_EXTRACT_
------------------------------------------------

Reporting on the Value of Artificial Intelligence in Predicting the Optimal Embryo for Transfer: A Systematic Review including Data Synthesis
Round 1
Reviewer 1 Report
The authors performed an extensive systematic review and meta-analysis dealing with very intriguing research question - value of AI for predicting the IVF outcome. Methodology used to conduct this systematic review seems ok and it raises interesting questions at the end of the discussion section. Although, I have to admit that I am not sure if the meta-analysis is a proper methodology for this study considering the high heterogeneity in study design of included studies, it might be better to make it as only data synthesis.
Few comments that authors should address:
Add rationale in the abstract on why it is relevant to perform such study.
Result section is very difficult to read. Please add forest plots in addition to SROC to help the reader understand the results better. Also, in my opinion it would be much simpler to reformat the results of four outcomes to a table - it would reduce the unnecessary repeated wording. For readers not acquainted with the technical terms it would be useful to describe what each of the measure means.
Page 8, sensitivity analysis: What does it mean "when evaluating only full-text articles" - this implies that the other 16 studies were not available in full text. Is that correct? If yes, please explain how did you perform all other analyses?
Have you tried to perform subset analyses based on the results of risk of bias assessment? In a way that you exclude the study that has high risk of bias (overall or per category).
Also, have you tried subset analysis with just specific AI algorithm or specific type of input (TL/static)?
Page 11, line 13: You state that the results of your study implies that AI has a significant improvement for IVF, based on what exactly do you conclude this from? Taking also into account that throughout the Results section you stated that heterogeneity between studies was extremely big.
It would be useful to provide more insights into the prediction models used in these 18 studies as well discuss in brief their study designs. Have you examined any additional parameters from each study from those that you report in Table 1? Did these studies comment or had analysed the performance of an embryologist?
In addition, some minor changes are needed:
- missing space before/after brackets
- check abbreviations whether they are mentioned in full text in first appearance
- check for unnecessary spaces
- page 5, lines 2-3, 8: references missing
- check lines 46-48 if everything is correctly written, it feels like something is missing
- page 12, lines 4, 7: references missing
- please check other sites for possible missing reference
Author Response
The authors performed an extensive systematic review and meta-analysis dealing with very intriguing research question - value of AI for predicting the IVF outcome. Methodology used to conduct this systematic review seems ok and it raises interesting questions at the end of the discussion section. Although, I have to admit that I am not sure if the meta-analysis is a proper methodology for this study considering the high heterogeneity in study design of included studies, it might be better to make it as only data synthesis.

------------------------------------------------

_EXCERPTED RECORDS_
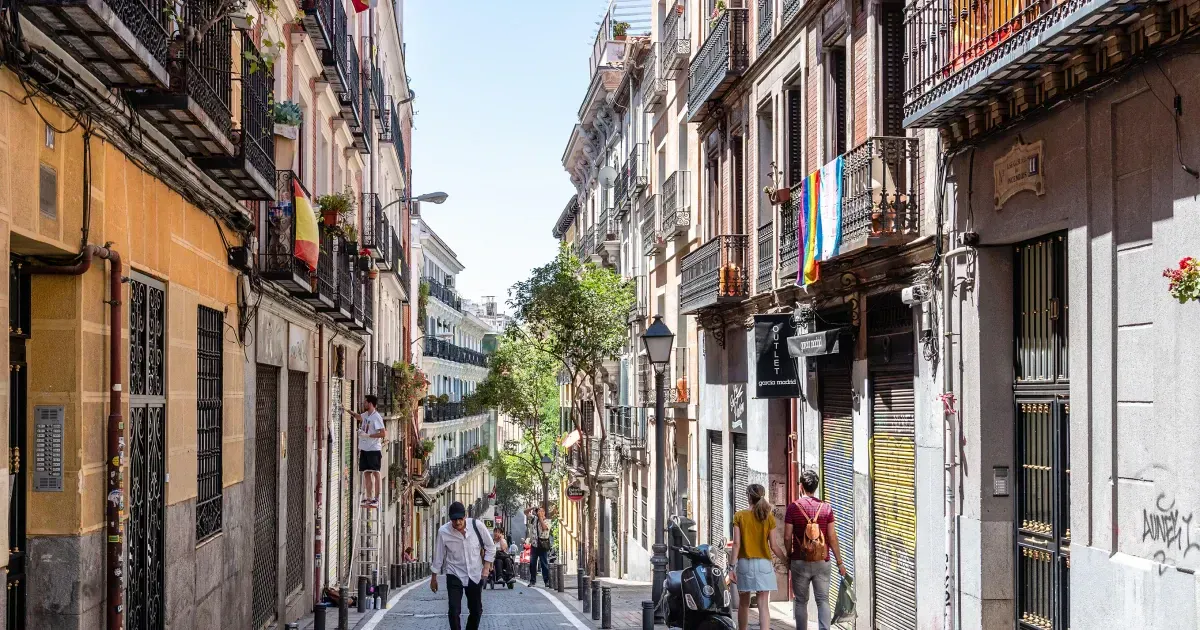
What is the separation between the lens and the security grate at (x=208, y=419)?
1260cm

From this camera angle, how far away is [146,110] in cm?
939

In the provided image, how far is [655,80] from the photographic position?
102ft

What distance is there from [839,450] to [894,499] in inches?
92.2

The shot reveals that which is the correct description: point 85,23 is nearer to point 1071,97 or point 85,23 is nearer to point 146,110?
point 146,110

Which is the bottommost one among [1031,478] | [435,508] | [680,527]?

------------------------------------------------

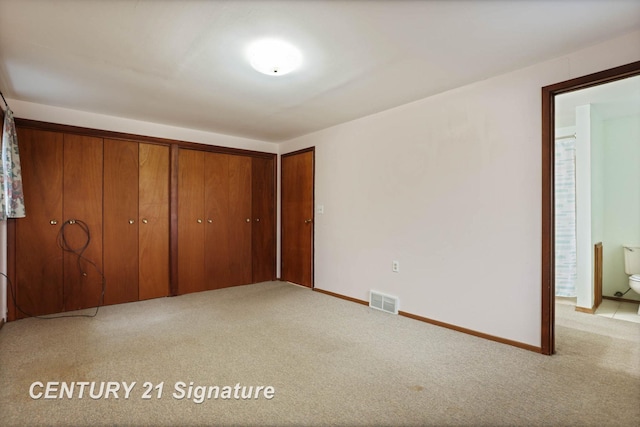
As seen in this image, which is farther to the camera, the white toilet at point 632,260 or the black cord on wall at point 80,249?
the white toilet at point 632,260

------------------------------------------------

_EXERCISE REQUIREMENTS_
(a) In the reviewer report, what does the reviewer ask the authors to add to help readers understand the results better, in addition to SROC?
(b) Translate this sentence from the reviewer report into Spanish: "Add rationale in the abstract on why it is relevant to perform such study."
(c) Transcribe the passage of the reviewer report starting at "Page 8, sensitivity" and ending at "all other analyses?".

_RESULTS_
(a) Forest plots.

(b) Añadan en el resumen una justificación de por qué es relevante realizar este estudio.

(c)
Page 8, sensitivity analysis: What does it mean "when evaluating only full-text articles" - this implies that the other 16 studies were not available in full text. Is that correct? If yes, please explain how did you perform all other analyses?